Comenzó la campaña electoral para las municipales y autonómicas. Los políticos --veteranos y bisoños-- afrontan todos con la misma ilusión sus mítines, desplazándose, como buhoneros, de pueblo en pueblo, de barrio en barrio, intentado seducir a ingenuos electores. Se mercadea con la libertad, la igualdad, la justicia o el bienestar. Se ofrecen bálsamos y panaceas. Se promete lo imposible (recordemos las palabras del Mayo francés: "Sed realistas, pedid lo imposible"). Al pueblo las promesas le suenan ya a las cantinelas de siempre. Son las mismas baratijas envueltas en pomposo papel de regalo.

Atravesamos tiempos turbios. Y no me refiero únicamente a la crisis económica. Vivimos una crisis de valores que se acentúa más en el cuadro de nuestros dirigentes. Causa verdadero estupor observar las altas cifras de paro, la precariedad laboral o el grave problema de una juventud sin expectativas y sin horizontes. Frente a esto nos topamos con retiros dorados de excargos públicos, obscenas indemnizaciones de banqueros y cada día un nuevo escándalo político-financiero. El déficit de democracia desencanta al ciudadano, no se siente representado y busca alternativas. Demanda a los partidos cambios profundos en el modelo democrático y más transparencia. Pero los partidos políticos, burocratizados y carentes de democracia interna, solo ofrecen --todos se resisten a cambiar-- listas cerradas y bloqueadas. Como mucho, operaciones cosméticas. El resultado es siempre igual: demasiado profesional de la política. Demasiados políticos enrocados en sus puestos. Hastía ver siempre las mismas caras.
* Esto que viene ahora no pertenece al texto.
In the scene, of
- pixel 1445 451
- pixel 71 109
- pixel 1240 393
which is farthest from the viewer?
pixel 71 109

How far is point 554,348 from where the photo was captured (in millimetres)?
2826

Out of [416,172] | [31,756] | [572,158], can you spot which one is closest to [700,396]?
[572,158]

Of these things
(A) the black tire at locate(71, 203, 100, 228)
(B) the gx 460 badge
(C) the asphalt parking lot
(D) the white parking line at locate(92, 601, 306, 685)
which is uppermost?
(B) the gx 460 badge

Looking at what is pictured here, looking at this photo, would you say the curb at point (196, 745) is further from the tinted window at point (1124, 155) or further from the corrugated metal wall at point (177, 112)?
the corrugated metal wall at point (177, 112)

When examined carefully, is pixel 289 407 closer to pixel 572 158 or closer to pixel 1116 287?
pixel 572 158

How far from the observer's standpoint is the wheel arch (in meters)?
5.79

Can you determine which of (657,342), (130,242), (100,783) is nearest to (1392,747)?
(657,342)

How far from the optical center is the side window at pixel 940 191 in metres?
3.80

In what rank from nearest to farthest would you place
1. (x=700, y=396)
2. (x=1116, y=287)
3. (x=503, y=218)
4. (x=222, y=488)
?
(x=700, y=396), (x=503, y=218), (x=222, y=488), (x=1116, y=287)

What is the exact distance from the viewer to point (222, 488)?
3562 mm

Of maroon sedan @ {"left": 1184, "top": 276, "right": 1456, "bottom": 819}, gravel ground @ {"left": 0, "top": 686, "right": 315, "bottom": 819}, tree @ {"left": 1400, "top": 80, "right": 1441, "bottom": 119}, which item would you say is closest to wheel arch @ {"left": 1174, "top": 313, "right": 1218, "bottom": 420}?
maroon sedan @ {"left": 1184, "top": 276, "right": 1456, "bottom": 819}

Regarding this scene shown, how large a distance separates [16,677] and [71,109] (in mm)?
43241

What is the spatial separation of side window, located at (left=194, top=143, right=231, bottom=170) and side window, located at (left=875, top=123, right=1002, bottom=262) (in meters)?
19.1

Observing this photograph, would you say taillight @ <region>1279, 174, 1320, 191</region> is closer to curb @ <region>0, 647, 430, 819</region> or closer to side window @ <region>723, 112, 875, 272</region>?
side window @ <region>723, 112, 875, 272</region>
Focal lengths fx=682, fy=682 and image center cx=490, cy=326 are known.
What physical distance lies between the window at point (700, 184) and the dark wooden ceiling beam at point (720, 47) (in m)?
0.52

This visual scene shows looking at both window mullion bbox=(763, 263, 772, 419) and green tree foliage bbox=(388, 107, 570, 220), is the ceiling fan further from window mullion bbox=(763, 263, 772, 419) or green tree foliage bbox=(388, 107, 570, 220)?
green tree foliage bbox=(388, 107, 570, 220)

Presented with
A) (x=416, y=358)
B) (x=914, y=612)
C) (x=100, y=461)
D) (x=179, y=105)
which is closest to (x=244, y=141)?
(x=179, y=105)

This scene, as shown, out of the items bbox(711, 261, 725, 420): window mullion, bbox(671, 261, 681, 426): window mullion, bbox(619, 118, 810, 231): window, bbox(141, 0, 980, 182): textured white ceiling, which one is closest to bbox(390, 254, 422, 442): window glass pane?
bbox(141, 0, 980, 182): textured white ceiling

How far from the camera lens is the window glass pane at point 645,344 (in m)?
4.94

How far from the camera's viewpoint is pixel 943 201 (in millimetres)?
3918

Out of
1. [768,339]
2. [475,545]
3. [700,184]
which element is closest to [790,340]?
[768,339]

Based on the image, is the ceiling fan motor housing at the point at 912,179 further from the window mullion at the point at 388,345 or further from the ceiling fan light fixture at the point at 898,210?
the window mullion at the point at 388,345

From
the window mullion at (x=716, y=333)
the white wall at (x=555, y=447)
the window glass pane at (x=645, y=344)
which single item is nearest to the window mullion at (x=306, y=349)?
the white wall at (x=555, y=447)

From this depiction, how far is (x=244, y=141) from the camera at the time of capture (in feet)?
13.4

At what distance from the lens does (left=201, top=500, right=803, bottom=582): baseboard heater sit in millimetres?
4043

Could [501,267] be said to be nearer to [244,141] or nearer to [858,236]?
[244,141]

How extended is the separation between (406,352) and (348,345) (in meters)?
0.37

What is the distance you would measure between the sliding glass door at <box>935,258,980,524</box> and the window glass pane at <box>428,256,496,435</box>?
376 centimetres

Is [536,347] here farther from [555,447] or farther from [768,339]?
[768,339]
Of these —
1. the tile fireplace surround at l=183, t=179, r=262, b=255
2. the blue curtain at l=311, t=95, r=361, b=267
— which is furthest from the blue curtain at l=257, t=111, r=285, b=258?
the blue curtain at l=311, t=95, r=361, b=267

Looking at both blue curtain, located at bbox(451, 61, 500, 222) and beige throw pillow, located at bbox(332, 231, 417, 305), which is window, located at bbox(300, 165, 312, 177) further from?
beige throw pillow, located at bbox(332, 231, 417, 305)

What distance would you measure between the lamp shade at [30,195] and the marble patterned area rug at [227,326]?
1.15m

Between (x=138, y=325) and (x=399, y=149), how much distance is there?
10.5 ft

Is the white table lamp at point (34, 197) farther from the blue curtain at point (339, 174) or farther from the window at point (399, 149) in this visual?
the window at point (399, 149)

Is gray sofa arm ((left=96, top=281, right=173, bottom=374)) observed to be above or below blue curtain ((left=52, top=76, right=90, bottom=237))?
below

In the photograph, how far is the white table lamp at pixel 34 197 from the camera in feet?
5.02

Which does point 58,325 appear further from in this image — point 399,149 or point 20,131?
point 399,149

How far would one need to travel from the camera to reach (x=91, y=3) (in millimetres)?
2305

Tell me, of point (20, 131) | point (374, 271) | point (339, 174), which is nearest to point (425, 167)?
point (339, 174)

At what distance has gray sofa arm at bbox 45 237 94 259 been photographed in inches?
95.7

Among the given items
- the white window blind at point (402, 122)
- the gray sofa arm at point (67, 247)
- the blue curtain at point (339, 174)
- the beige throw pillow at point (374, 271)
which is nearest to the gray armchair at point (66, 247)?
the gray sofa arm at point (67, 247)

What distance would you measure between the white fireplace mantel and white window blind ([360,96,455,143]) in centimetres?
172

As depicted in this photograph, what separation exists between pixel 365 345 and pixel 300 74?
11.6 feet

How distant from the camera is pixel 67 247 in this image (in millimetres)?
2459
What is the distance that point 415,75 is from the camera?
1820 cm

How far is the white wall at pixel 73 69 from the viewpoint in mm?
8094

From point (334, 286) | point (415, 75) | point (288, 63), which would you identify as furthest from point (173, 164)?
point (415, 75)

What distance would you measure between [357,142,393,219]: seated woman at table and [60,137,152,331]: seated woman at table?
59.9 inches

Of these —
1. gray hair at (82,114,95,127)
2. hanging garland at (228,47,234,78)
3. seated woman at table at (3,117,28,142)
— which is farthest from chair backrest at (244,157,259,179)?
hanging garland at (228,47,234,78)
En las listas electorales hay de todo. Gente buena, honesta y trabajadora. Pero también, pícaros y aprovechados. En las candidaturas van todos revueltos, cual fruta podrida y sana en las mismas banastas. Y como no queremos que se nos deteriore toda la mercancía, pensamos lo bonito que sería que en las próximas elecciones nos dejaran escoger de cada cesto las mejores frutas.